Purpose: : Glaucoma is characterized by progressive, irreversible damage of the optic nerve and degenerative loss of retinal ganglion cells (RGC). However, the impact on melanopsin expressing RGCs (mRGCs) that regulate circadian responses to light remains controversial. We explored the anatomical, molecular and functional consequences of glaucoma on the circadian timing system in a rodent model of chronic ocular hypertension and in human patients with severe bilateral glaucoma.

Methods: : In rodents, the extent of degeneration of RGC and mRGC fiber projections was quantified using sensitive anterograde tracing and image-density analysis of axon terminals. Alteration of retinal opsins and ganglion cell markers was assayed using quantitative PCR. The capacity of animals to entrain locomotor activity to light was challenged using successive shifts of the light dark (LD) cycle associated with decreases in light intensity. In humans, the capacity of monochromatic light (500 nm) to suppress nocturnal plasma melatonin levels was studied in normal subjects and glaucomatous patients.
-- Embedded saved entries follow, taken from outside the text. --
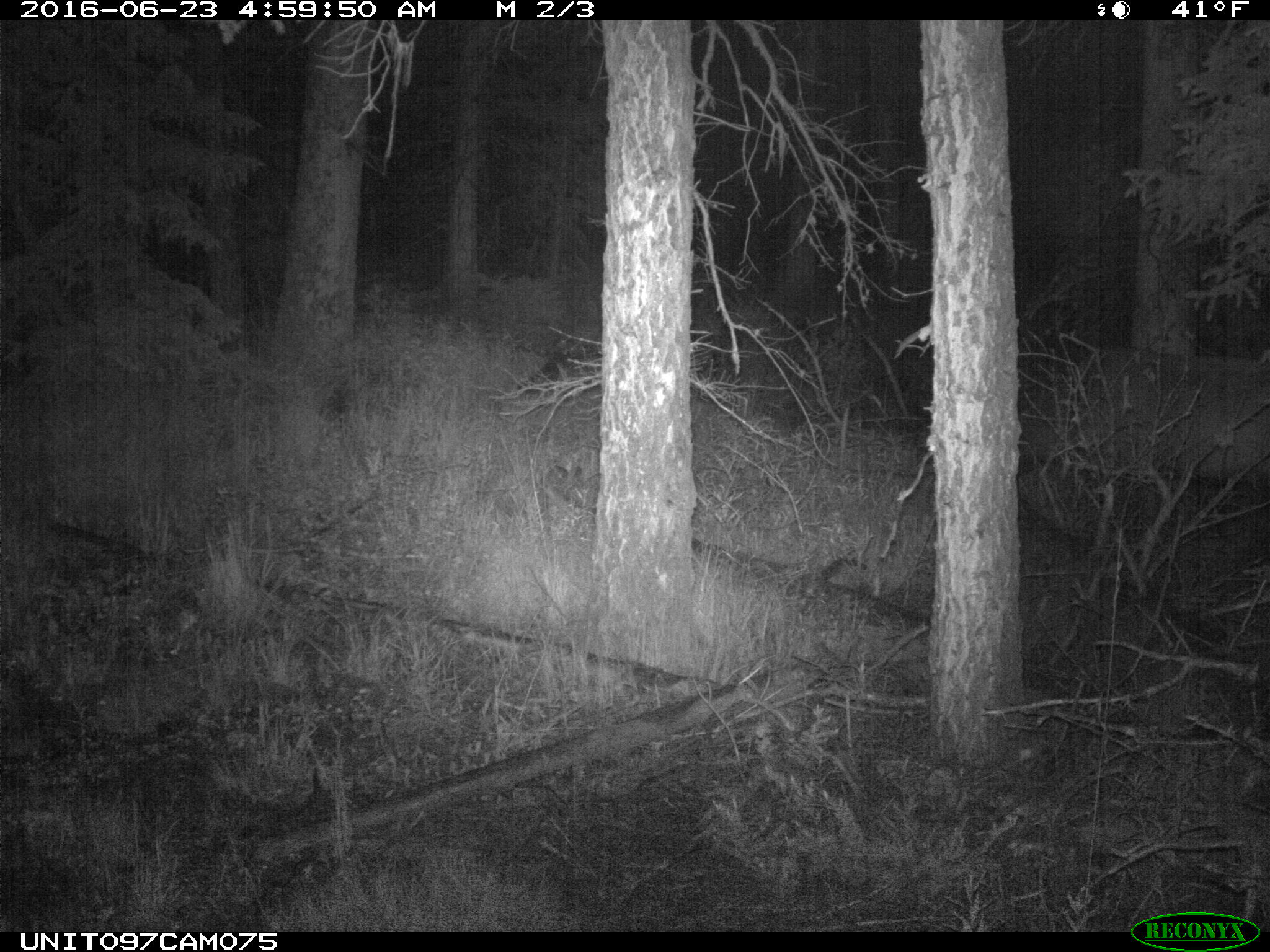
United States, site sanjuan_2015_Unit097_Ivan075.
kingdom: Animalia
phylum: Chordata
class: Mammalia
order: Artiodactyla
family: Cervidae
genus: Cervus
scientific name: Cervus elaphus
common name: red deer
Cervus elaphus (red deer).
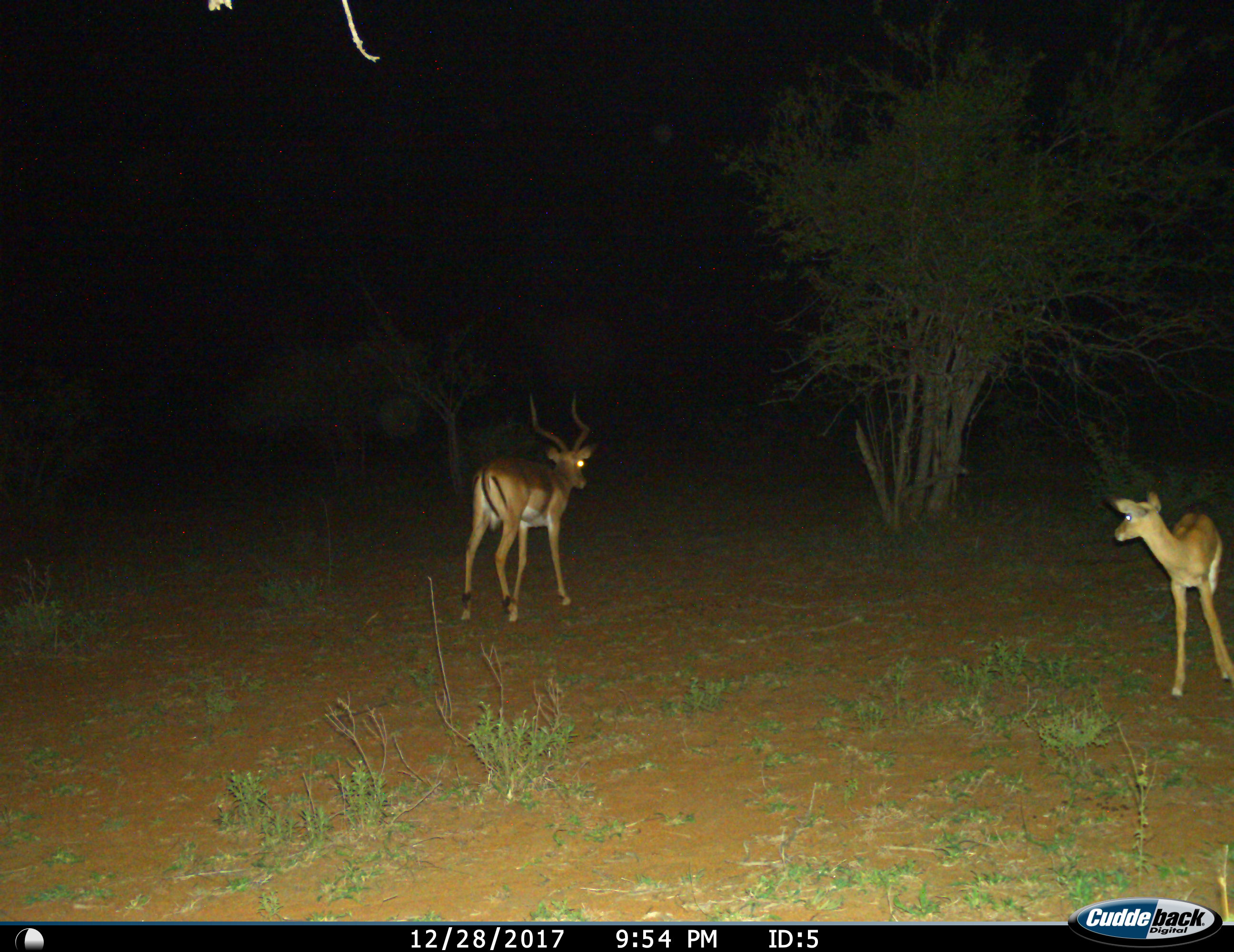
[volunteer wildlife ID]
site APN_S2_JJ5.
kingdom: Animalia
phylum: Chordata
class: Mammalia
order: Artiodactyla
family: Bovidae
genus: Aepyceros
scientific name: Aepyceros melampus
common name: impala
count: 2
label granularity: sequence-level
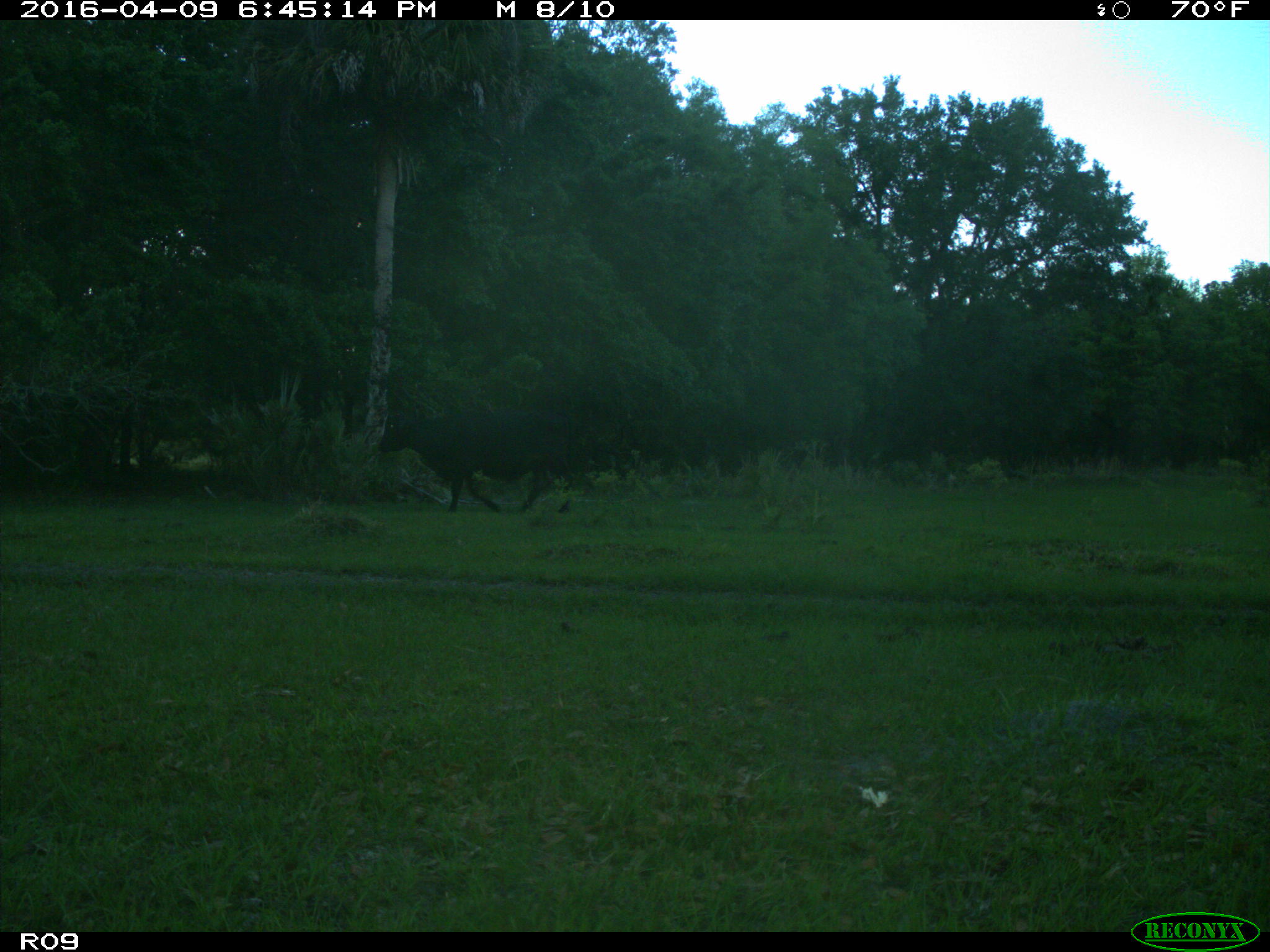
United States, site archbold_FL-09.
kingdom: Animalia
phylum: Chordata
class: Mammalia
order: Artiodactyla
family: Bovidae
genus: Bos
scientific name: Bos taurus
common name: domestic cow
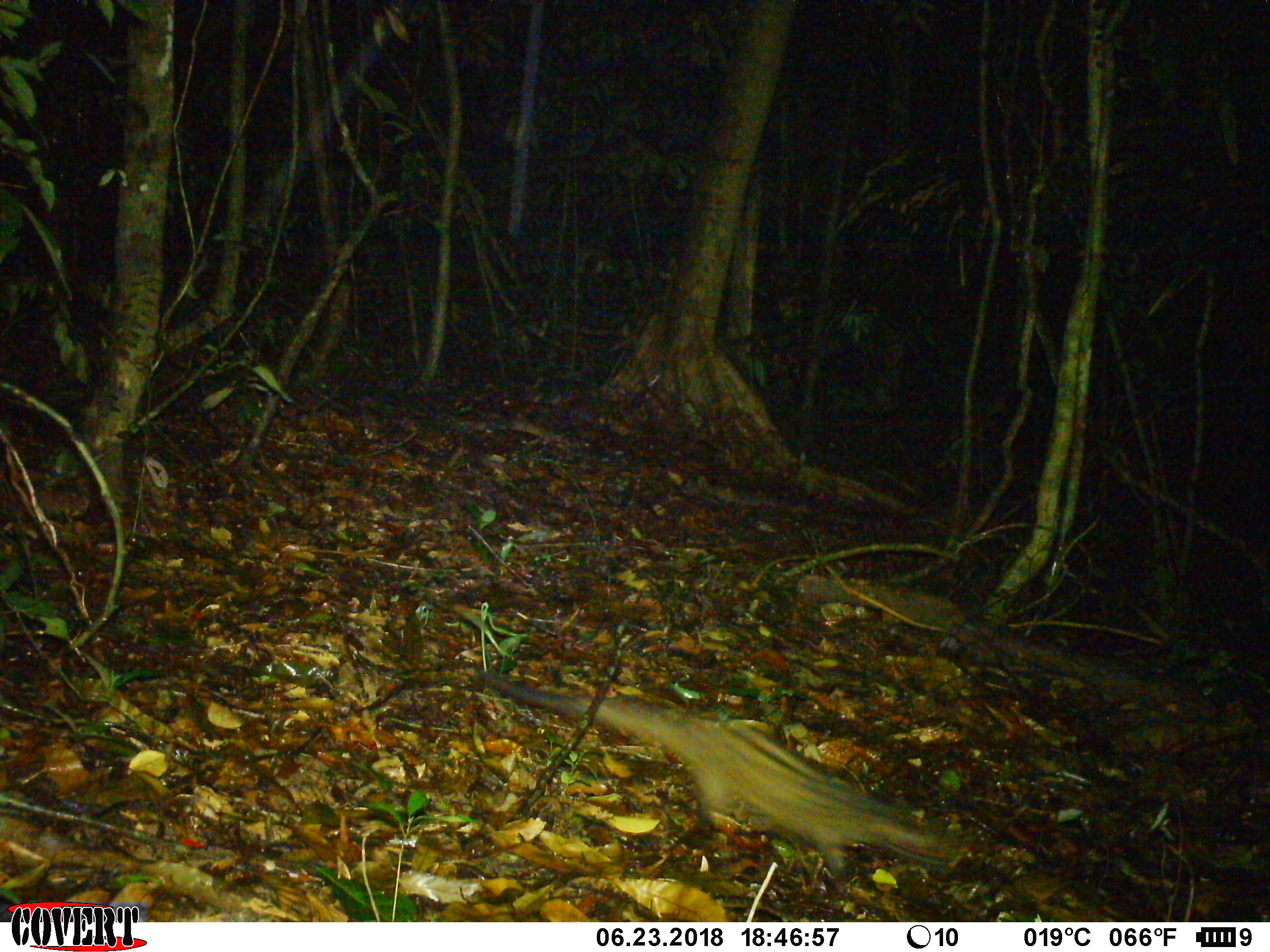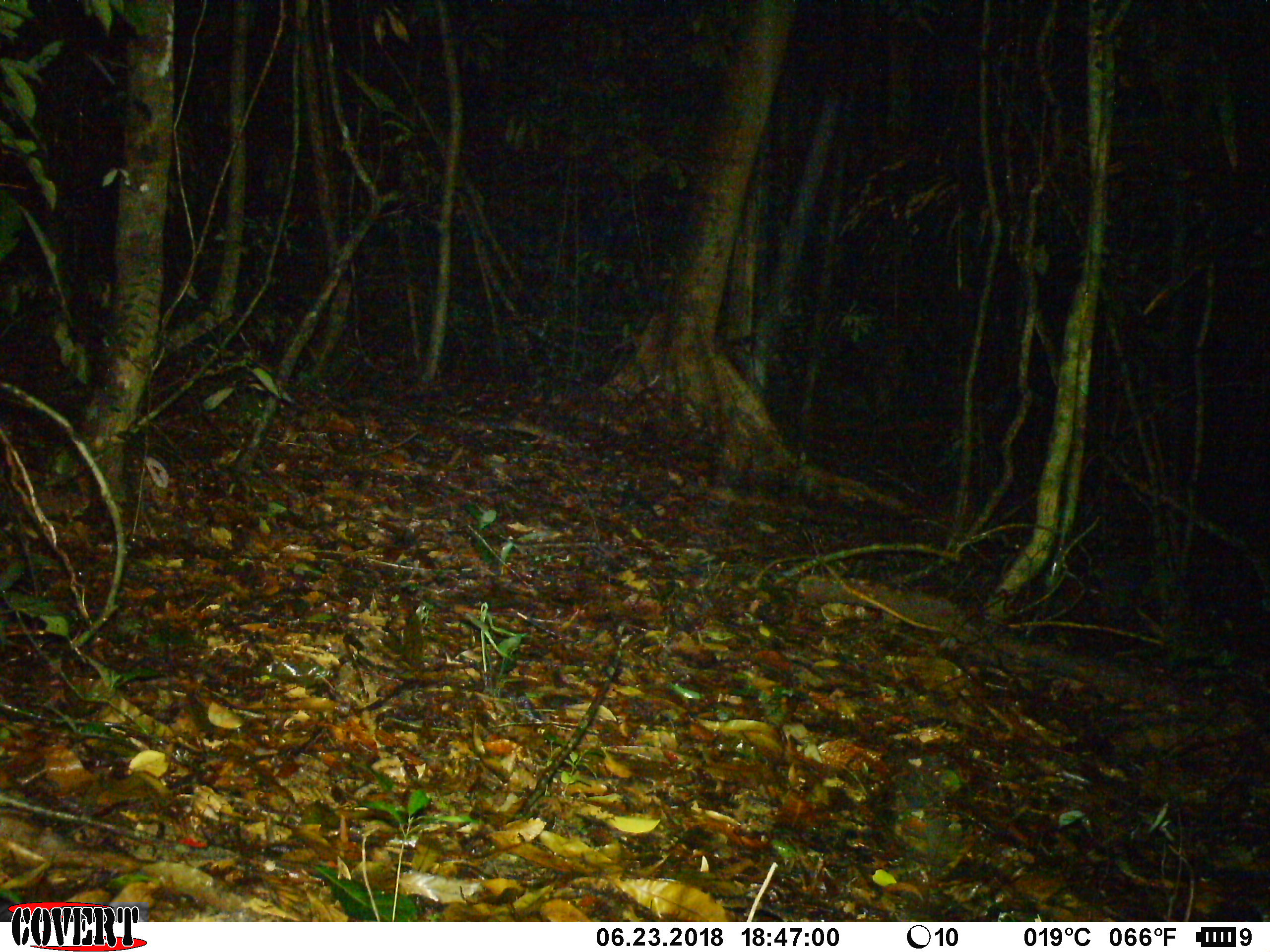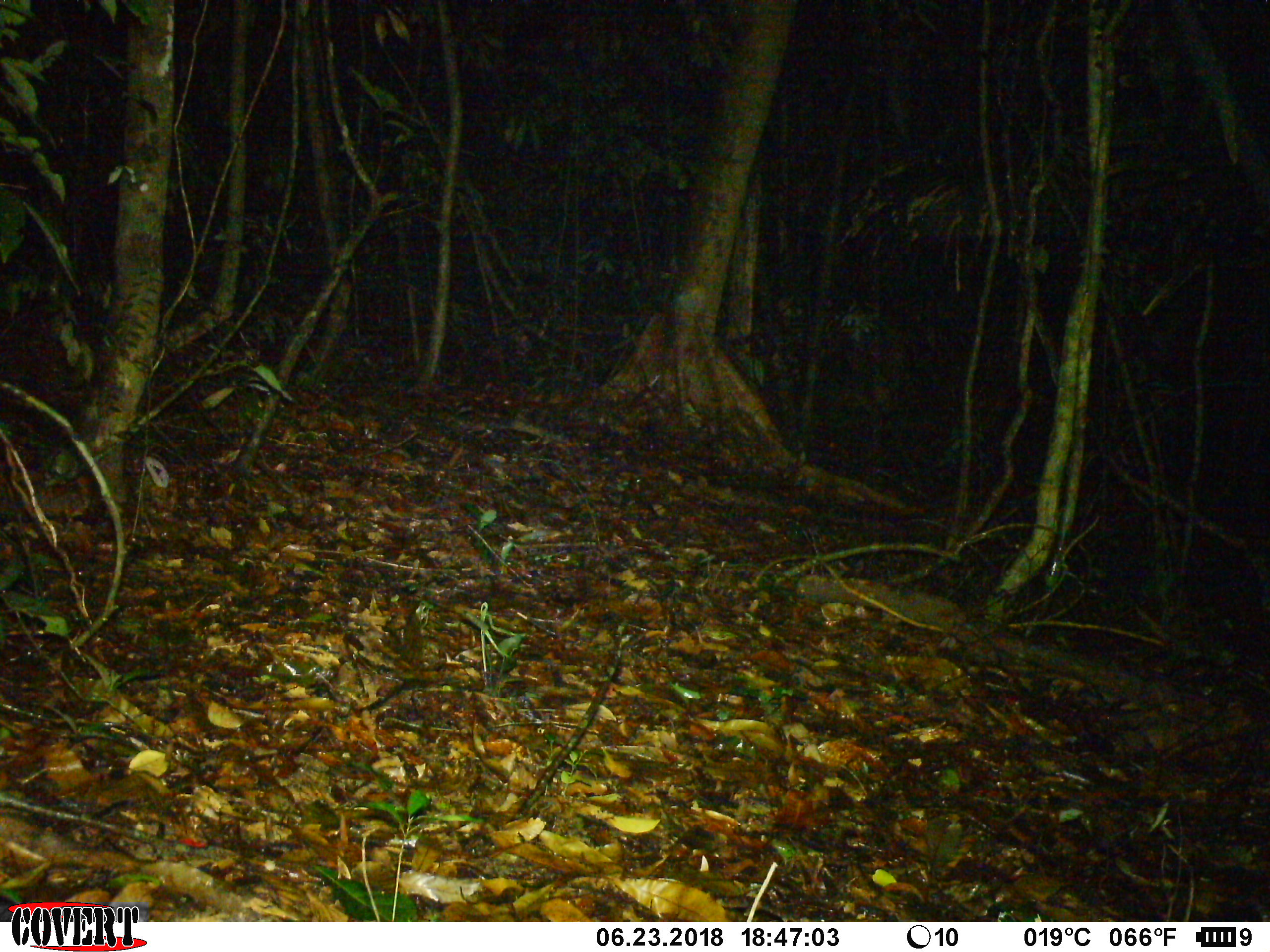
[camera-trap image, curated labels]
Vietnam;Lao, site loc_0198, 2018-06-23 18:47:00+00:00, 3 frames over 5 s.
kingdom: Animalia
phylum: Chordata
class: Mammalia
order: Carnivora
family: Viverridae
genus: Paradoxurus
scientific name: Paradoxurus hermaphroditus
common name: common palm civet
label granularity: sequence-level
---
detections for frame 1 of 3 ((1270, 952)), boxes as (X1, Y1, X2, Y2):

Results: : The quantity of RGC axons is reduced by 40-70% in all central visual structures, and notably in the SCN. Glaucomatous rats are able to entrain to the LD cycle at all light levels, but required more time to re-adjust activity to a shifted LD cycle and showed significantly greater variability in the timing of activity onsets. Q-PCR shows that melanopsin as well as rod and cone opsin mRNAs are significantly reduced in glaucomatous retinas. Human patients with severe bilateral glaucoma showed an attenuated suppression of melatonin by light and a high variability in the time of melatonin secretion onset (DLMO).

Conclusions: : Glaucoma affects central projections of all RGCs including mRGCs. In light of these results, the classical view of glaucoma as pathology unique to the visual system should be extended to include anatomical and functional alterations of the circadian timing system.